→ THE TASK: Rewrite the stretch from the line that contains "Is [896,802] farther" through the end of the items, keeping every line the same except the answers. Multiply each coordinate in the answers by 0.2 and round it to a whole number, with halves going up.

++++ SOURCE DATA ++++

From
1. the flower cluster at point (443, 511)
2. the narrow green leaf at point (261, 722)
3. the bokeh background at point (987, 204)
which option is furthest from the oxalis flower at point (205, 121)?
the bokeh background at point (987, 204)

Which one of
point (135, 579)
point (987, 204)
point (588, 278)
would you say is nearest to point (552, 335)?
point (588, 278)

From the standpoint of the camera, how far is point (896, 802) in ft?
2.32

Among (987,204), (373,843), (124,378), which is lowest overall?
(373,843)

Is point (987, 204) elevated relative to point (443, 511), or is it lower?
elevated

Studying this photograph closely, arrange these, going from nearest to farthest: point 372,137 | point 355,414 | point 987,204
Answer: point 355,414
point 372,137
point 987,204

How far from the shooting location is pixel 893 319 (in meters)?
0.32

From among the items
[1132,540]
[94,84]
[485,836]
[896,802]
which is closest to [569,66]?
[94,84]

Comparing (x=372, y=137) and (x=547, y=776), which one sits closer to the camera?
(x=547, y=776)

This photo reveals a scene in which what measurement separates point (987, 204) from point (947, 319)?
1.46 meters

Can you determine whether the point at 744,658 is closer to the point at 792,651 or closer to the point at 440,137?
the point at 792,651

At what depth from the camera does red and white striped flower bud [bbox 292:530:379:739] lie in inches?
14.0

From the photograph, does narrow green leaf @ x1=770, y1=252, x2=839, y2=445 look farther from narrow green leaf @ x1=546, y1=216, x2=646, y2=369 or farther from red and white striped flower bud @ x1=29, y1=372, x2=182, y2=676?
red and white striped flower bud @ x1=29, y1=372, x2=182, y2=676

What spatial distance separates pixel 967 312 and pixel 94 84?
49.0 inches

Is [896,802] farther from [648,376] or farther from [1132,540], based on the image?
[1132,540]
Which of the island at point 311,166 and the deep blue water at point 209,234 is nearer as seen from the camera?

++++

→ TASK ANSWER:
Is [896,802] farther from [648,376] or farther from [1132,540], based on the image?
[226,108]
Which of the island at point 311,166 and the deep blue water at point 209,234 is nearer as seen from the camera?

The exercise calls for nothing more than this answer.